## Exercise instructions
1. Retype the portion of the web animation article starting at "What are we" and ending at "at Appwrite's homepage.", keeping every word and character unchanged.
2. In the web animation article, at what percentages of the container are the section triggers placed?
3. Continue the web animation article from the last line shown.

## begin Document

If you're a frontend developer, you know that one of the scariest tasks you can receive is coding a complex web animation. If you're not a frontend developer, I bet that sounds even harder.
Don't get me wrong, I love web animations! They are an elegant way to show off some flair in your website when used correctly. And unlike traditional animation media, they can even be interacted with, giving it a bit of personal flair.
But animating on the web also has its limitations, and the challenges they make you face can be quite daunting. So when our amazing design team shared me previews for the new animations that I'd be working on, I started thinking they didn't like me very much.
I jest, I was super stoked! The animations looked fantastic. But I'm not joking when I say that they were much more challenging than I initially thought.
What are we animating?
First things first, what was I supposed to animate? Well, in this article, I'll be mainly talking about this animation, that's present at Appwrite's homepage.
There's a lot of stuff going on in there! There are multiple sections, each one with possible interactivity, and there's also animation between the sections, where the phone moves positions.
There's a lot to digest here, so let's break this into parts. We need to code:
The logic that activates a section based on the scroll position
Each individual section's animation
How to animate between sections
Let's get into it!
P.S. The code for the website, including animations, can be found at https://github.com/appwrite/website/.
Excuse me, scrolling through!
Scroll-based animations are quite common. There are two types. Animations that start when you scroll to a certain section, and animations that progress together with your scroll. For our animations, we're using the former.
We have 5 sections in our animation, as showcased in our video (we technically have 2 more, one for the beginning and one for the end), and they're pretty similar. They are all in a really tall container, so that we have ample space to scroll through, but the animations themselves always stick to the center of the screen.
I've split said container into 5 equal parts, each part representing a section. All the sections are always sticking to the center of the screen as I said, but, once the top of the viewport passes a section trigger, the respective section is active, and all the other sections are de-activated. (In the sketch above, the active section is the 2nd one, but if the user scrolls down just a bit, the 3rd section will be active.)
I decided to create a helper function that, given an HTML element, returns what percentage has been traversed. With that, I can apply the function to our AnimationContainer, and determine what's the active section. E.g. since the triggers are at 0%, 20%, 40%, 60% and 80%, if we've already traversed 50% of the viewport, Then I know that the third section is the one that's active.
For the curious minds, here's what the function looks like:
import type { Action } from "svelte/action";
export type ScrollInfo = {
percentage: number;
traversed: number;
remaning: number;
};
export const scroll: Action<
HTMLElement,
undefined,
{
"on:web-scroll": (e: CustomEvent<ScrollInfo>) => void;
"on:web-resize": (e: CustomEvent<ScrollInfo>) => void;
}
> = (node) => {
function getScrollInfo(): ScrollInfo {
const { top, height } = node.getBoundingClientRect();
const { innerHeight } = window;
const scrollHeight = height - innerHeight;
const scrollPercentage = (-1 * top) / scrollHeight;
const traversed = scrollPercentage * scrollHeight;
const remaning = scrollHeight - traversed;
return {
percentage: scrollPercentage,
traversed,
remaning,
};
}
const createHandler = (eventName: "web-scroll" | "web-resize") => {
return () => {
node.dispatchEvent(
new CustomEvent<ScrollInfo>(eventName, {
detail: getScrollInfo(),
})

## end Document
## begin Extracted records

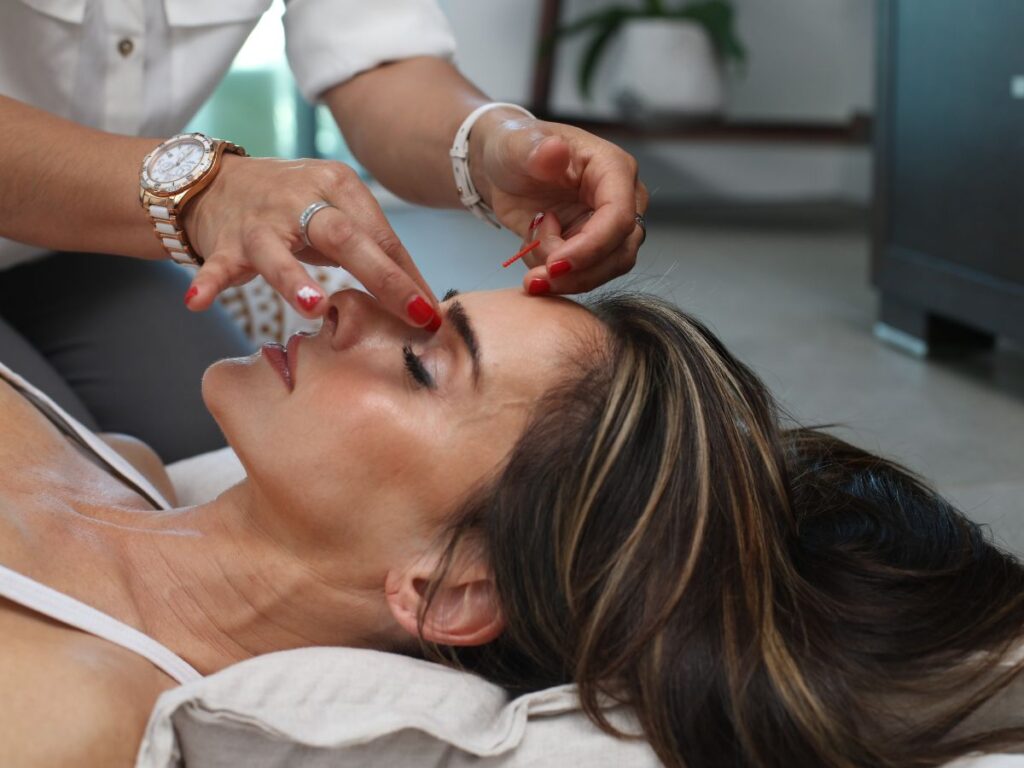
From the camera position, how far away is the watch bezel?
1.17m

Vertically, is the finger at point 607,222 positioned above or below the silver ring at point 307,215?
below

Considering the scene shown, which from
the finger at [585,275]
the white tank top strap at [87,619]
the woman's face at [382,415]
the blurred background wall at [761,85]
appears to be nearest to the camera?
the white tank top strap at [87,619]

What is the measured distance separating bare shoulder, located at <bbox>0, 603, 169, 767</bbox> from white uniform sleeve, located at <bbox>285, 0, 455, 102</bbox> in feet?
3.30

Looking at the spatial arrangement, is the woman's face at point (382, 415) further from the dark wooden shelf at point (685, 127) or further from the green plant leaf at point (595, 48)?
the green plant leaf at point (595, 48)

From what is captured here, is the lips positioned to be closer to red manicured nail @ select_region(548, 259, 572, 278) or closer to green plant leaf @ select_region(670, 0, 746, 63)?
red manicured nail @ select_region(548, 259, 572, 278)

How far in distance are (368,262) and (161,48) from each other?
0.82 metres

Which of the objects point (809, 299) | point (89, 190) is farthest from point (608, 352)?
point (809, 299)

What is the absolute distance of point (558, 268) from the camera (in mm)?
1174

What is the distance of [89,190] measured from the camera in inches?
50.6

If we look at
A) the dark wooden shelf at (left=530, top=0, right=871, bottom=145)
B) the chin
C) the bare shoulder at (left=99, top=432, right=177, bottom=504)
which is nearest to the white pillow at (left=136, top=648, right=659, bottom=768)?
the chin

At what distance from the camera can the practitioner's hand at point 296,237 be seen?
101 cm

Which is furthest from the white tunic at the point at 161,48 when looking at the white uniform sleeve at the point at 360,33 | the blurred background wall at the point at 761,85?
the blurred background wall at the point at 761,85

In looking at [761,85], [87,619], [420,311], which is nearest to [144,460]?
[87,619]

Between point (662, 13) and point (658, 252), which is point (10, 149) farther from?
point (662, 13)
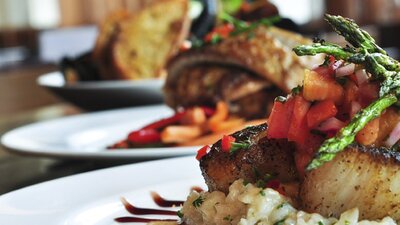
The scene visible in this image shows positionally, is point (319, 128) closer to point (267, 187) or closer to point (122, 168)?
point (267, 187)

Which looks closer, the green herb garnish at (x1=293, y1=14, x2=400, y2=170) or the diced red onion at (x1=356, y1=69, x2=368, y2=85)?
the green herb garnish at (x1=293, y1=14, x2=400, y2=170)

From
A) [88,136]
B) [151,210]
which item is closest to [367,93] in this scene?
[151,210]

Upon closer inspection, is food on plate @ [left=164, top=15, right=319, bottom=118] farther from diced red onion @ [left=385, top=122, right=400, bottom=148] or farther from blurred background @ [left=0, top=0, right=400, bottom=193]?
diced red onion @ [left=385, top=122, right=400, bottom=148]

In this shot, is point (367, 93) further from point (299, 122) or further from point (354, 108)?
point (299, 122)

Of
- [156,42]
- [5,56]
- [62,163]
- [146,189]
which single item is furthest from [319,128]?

## end Extracted records

## In response
1.
What are we animating?
First things first, what was I supposed to animate? Well, in this article, I'll be mainly talking about this animation, that's present at Appwrite's homepage.

2. 0%, 20%, 40%, 60%, and 80%.

3.
);
};
};
const handleScroll = createHandler("web-scroll");
const handleResize = createHandler("web-resize");
handleScroll();
handleResize();
window.addEventListener("scroll", handleScroll);
window.addEventListener("resize", handleResize);
return {
destroy() {
window.removeEventListener("scroll", handleScroll);
window.removeEventListener("resize", handleResize);
},
};
};
You'll notice however, that this is not just a regular function. It's a Svelte Action. From the docs:
Actions are functions that are called when an element is created. They can return an object with a destroy method that is called after the element is unmounted.
In practice, what this means is, given this syntax:
<div id="products" use:scroll on:web-scroll={(e) => scrollInfo = e.detail}>
<!-- ... -->
</div>
The function will automatically run with the given div being passed in as the node parameter. And whenever that div is unmounted from the DOM, the destroy function will be run. This allows us to easily create reusable functions that directly interact with the DOM with almost no boilerplate!
Hand-crafting individual animations
We now go to the core of the animation process: Actually animating it.
There are several tools you can use to your disposal for crafting web animations. For Pink's website, we opted to use CSS animations, for the most part. The exception was a typing animation in the code, which is not normally achievable with CSS.
In this case though, we have decided to go full JS for our animations. The reason is that, we'd already require some JS for the elements that require interactivity, and it's much easier orchestrating a series of animations that run one after another in JS, than in CSS.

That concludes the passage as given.